**Text to read:**
Oops, I shouldn’t have said that. You also said, you know, the importance of taking that first step. Everything started to align. What process did you go through in order to figure out that that was where you should be? So I did a couple of things. One is get those morning pages and that helped me just start to see what I really wanted, not what I was telling myself, what I wanted, not what everybody else is telling me. I should want the morning pages because you get up in the morning when your brain is freshest and you’re, there’s no BS at that point in the morning. Your brain is fresh and your brain tells you the truth. Sitting there and doing that discipline helped me to start to see a theme and a pattern. And then the other thing I did is I prayed a lot about what I was supposed to do and how was I going to do it.

Robyn (10:20):

I am a big “how” person, so I always want to know how things are going to work? I’m the kind of person who reads the end of the book after two chapters because I just can’t stand the suspense. And so for me, I needed everything to kind of be worked out before I did anything like that. I thought I had everything worked out and it turns out that I didn’t, that I was supposed to be doing something very different. The prayer and the morning page has helped me to get that clarity but I don’t know why those words came out of my mouth. I just knew that I was feeling more and more trapped by a system. It wasn’t the system. So this is not a critique against the system, but I felt trapped because I was being told that this is what I wanted and should want.

Robyn (11:08):

I wasn’t listening to what I really wanted. I was being told that there’s a movie called The Devil Wears Prada and throughout the movie everybody tells her a million girls would kill for this job. I felt like I was getting fast tracked to positions that people had worked years to achieve and I was told a million girls would kill for this opportunity. It’s a great opportunity. It just wasn’t the right opportunity for me. I don’t think enough of us question what way we should be serving. Instead we just follow the trajectory. People come up to me all the time, they say, I want to do what you do. I want to be a consultant. And my first question is why? And if there’s no compelling “why”, you’re just looking at what you see on the outside, you don’t realize the work that goes into it, the sacrifice that goes into it, the travel nightmare being away from your family.

**To do:**
Duplicate, word for word, the part of the interview that opens with the words containing "Oops, I shouldn’t" and closes with "going to do it.".

**Dataset rows:**
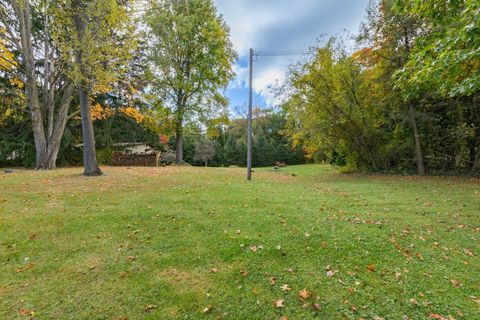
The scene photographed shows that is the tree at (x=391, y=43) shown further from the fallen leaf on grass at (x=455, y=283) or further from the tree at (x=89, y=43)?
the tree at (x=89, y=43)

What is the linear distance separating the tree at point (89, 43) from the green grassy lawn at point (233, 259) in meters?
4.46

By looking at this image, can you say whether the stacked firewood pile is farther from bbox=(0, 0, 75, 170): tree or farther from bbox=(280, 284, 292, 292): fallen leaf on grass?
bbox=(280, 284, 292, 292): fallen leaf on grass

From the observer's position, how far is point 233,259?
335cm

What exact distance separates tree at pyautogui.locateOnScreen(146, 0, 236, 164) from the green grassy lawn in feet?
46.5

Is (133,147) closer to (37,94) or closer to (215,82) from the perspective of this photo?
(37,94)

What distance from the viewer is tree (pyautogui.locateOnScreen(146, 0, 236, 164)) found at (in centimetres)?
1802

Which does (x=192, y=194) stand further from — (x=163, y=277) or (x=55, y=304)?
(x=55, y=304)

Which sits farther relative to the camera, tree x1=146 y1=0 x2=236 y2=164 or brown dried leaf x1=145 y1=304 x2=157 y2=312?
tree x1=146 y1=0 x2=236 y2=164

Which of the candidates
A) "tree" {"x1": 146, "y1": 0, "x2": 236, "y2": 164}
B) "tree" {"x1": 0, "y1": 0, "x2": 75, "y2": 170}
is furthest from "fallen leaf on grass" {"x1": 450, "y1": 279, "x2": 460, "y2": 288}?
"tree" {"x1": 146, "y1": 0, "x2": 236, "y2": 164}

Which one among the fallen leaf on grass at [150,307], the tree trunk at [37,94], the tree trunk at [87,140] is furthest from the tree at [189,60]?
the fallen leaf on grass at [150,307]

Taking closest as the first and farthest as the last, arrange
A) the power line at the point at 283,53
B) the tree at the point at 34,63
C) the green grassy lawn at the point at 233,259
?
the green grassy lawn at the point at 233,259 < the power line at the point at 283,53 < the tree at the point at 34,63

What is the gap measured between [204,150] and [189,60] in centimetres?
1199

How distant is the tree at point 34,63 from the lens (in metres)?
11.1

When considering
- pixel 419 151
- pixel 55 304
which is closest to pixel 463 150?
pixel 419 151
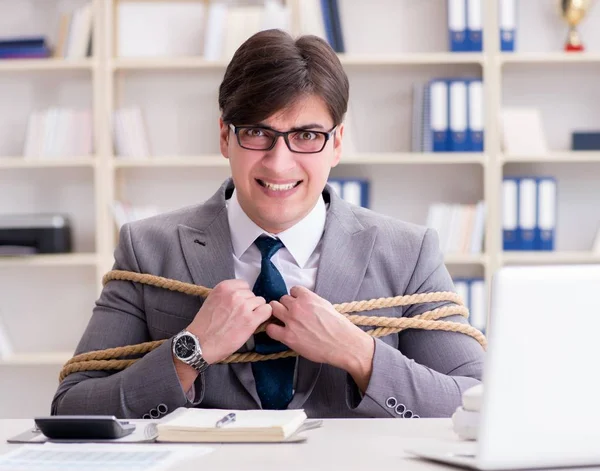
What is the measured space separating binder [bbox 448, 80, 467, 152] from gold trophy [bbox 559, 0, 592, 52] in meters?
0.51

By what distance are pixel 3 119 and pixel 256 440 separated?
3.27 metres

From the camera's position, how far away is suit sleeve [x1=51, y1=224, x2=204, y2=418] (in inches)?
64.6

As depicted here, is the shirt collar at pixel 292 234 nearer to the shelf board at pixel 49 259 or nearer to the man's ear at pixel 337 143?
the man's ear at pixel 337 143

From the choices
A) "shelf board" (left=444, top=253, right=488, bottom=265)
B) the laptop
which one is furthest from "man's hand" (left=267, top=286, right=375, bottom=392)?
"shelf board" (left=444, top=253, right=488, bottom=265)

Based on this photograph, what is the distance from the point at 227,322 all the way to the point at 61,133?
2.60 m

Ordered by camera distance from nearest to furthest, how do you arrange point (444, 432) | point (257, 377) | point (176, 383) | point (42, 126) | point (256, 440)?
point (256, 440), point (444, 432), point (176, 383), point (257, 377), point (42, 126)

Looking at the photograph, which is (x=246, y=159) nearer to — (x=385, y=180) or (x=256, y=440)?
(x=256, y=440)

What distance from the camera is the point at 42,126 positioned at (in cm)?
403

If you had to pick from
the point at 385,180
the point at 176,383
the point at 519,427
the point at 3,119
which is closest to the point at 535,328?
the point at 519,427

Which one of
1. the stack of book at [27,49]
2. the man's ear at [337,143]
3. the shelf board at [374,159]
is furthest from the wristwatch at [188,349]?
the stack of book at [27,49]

==

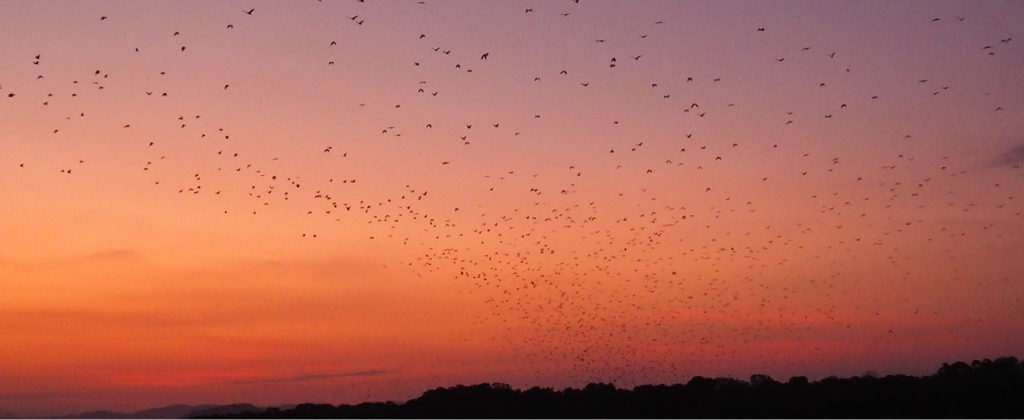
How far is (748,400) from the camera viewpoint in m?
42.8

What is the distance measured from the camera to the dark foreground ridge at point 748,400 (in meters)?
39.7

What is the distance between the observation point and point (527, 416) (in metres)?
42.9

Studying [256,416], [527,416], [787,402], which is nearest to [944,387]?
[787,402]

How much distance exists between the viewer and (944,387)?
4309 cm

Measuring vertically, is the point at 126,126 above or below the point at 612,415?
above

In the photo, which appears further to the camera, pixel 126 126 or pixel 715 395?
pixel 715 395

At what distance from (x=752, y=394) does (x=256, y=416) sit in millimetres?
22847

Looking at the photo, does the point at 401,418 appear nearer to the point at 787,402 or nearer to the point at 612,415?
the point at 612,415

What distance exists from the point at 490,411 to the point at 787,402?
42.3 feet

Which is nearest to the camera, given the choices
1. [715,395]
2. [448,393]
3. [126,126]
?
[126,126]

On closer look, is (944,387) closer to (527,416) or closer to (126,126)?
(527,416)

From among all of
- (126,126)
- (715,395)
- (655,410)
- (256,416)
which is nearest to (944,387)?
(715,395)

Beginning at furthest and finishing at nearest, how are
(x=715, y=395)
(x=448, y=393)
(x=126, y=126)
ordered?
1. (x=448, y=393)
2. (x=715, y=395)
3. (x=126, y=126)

...

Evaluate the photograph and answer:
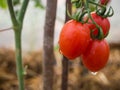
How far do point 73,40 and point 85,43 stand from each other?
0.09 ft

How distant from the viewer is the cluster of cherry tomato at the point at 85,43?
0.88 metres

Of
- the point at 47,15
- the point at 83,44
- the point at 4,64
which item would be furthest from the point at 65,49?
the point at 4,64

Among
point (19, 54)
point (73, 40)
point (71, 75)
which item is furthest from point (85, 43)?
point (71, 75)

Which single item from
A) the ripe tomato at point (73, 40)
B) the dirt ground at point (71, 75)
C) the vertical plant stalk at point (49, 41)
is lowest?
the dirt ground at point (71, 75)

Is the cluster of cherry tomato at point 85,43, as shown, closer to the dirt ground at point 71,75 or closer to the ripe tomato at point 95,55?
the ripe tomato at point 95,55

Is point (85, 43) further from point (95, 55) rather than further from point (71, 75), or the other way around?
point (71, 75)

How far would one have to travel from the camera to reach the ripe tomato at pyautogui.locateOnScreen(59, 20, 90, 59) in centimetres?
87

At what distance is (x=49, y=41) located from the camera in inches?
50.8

**Task response:**
Oops, I shouldn’t have said that. You also said, you know, the importance of taking that first step. Everything started to align. What process did you go through in order to figure out that that was where you should be? So I did a couple of things. One is get those morning pages and that helped me just start to see what I really wanted, not what I was telling myself, what I wanted, not what everybody else is telling me. I should want the morning pages because you get up in the morning when your brain is freshest and you’re, there’s no BS at that point in the morning. Your brain is fresh and your brain tells you the truth. Sitting there and doing that discipline helped me to start to see a theme and a pattern. And then the other thing I did is I prayed a lot about what I was supposed to do and how was I going to do it.